[Complete the following]:
- 1) Reproduce the budget profile below word for word, from "Phones for all" to "brother shares with me)".
- 2) Using the budget profile below, state whether each statement agrees with it, answering yes or no and quoting the words that decide it: (a) The Netflix subscription is shared with the writer's parents. (b) The writer pays $16 a month for Paramount Plus. (c) There is $19,000 left on the writer's mortgage.

[Text excerpt]:
----------

Content warning: This article details instances of domestic abuse and may be distressing to some readers. 
Occupation: Project Manager (Part-Time)
Industry: Community Services
Age: 41
Location: Newcastle, NSW
Salary: $63,000
Net Worth: $492,000 (A townhouse purchased for $375,000 which is now apparently worth around $500,000, $5,000 in stocks, $7,000 in savings, $5,000 in car value).
Debt: $19,000 left on my mortgage and a HELP debt of $6,000.
Paycheque Amount (Fortnightly): $1,880 in wages and around $425 of family tax benefit. I also occasionally receive a bit of money for my writing.
Pronouns: She/Her

Monthly Expenses

Mortgage: $1,364. I randomly throw in some extra money when I’m feeling flush in order to pay it off faster.
Council Rates: $133
Strata: $100
Utilities (Electricity, Gas And Water): $100 to $120. I receive some low-income discounts.
Phones for all family members: $60
Internet: $90
Car: $160 (Including rego, maintenance and petrol).
Home Contents Insurance: $60
Car Insurance: $70.83
Pet Insurance: $20 (I think this will almost double after my first year with this policy)
School Fees: $583
Groceries: $500
Netflix: $16.99 (which I share with my parents)
Stan: $16 (which I share with my boyfriend)
Disney Plus: $13.99 (which I share with my friend and brother)
Kindle Unlimited: $12.99
Paramount Plus: $0 (which my boyfriend shares with me)
Amazon Prime: $0 (which my brother shares with me)
YouTube Premium: $0 (which my friend shares with me)

----------

[Collected data]:

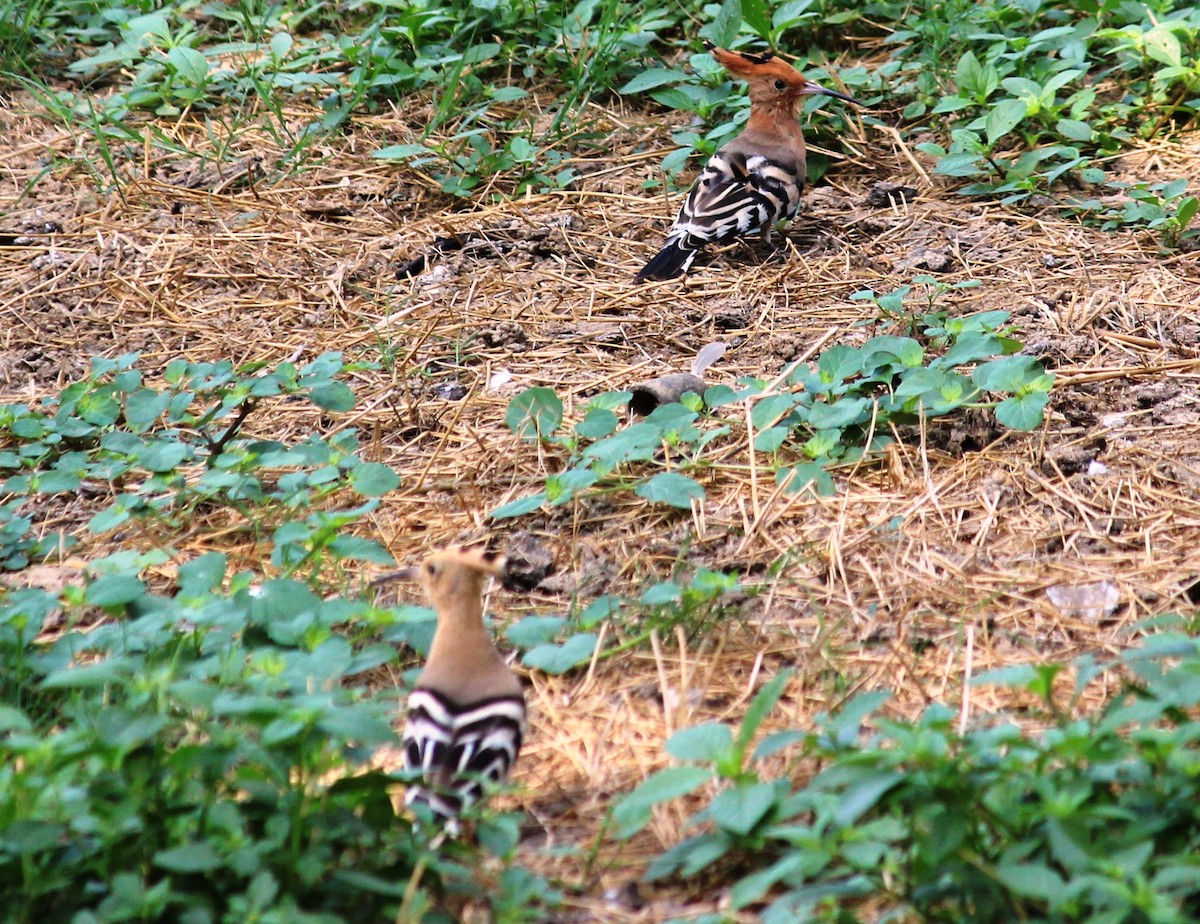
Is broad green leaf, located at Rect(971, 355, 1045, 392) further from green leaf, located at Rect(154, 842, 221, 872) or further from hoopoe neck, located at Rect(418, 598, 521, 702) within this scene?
green leaf, located at Rect(154, 842, 221, 872)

----------

[Written responses]:
- 1)
Phones for all family members: $60
Internet: $90
Car: $160 (Including rego, maintenance and petrol).
Home Contents Insurance: $60
Car Insurance: $70.83
Pet Insurance: $20 (I think this will almost double after my first year with this policy)
School Fees: $583
Groceries: $500
Netflix: $16.99 (which I share with my parents)
Stan: $16 (which I share with my boyfriend)
Disney Plus: $13.99 (which I share with my friend and brother)
Kindle Unlimited: $12.99
Paramount Plus: $0 (which my boyfriend shares with me)
Amazon Prime: $0 (which my brother shares with me)

- 2)
(a) Yes: "Netflix: $16.99 (which I share with my parents)"
(b) No: "Paramount Plus: $0 (which my boyfriend shares with me)"
(c) Yes: "$19,000 left on my mortgage"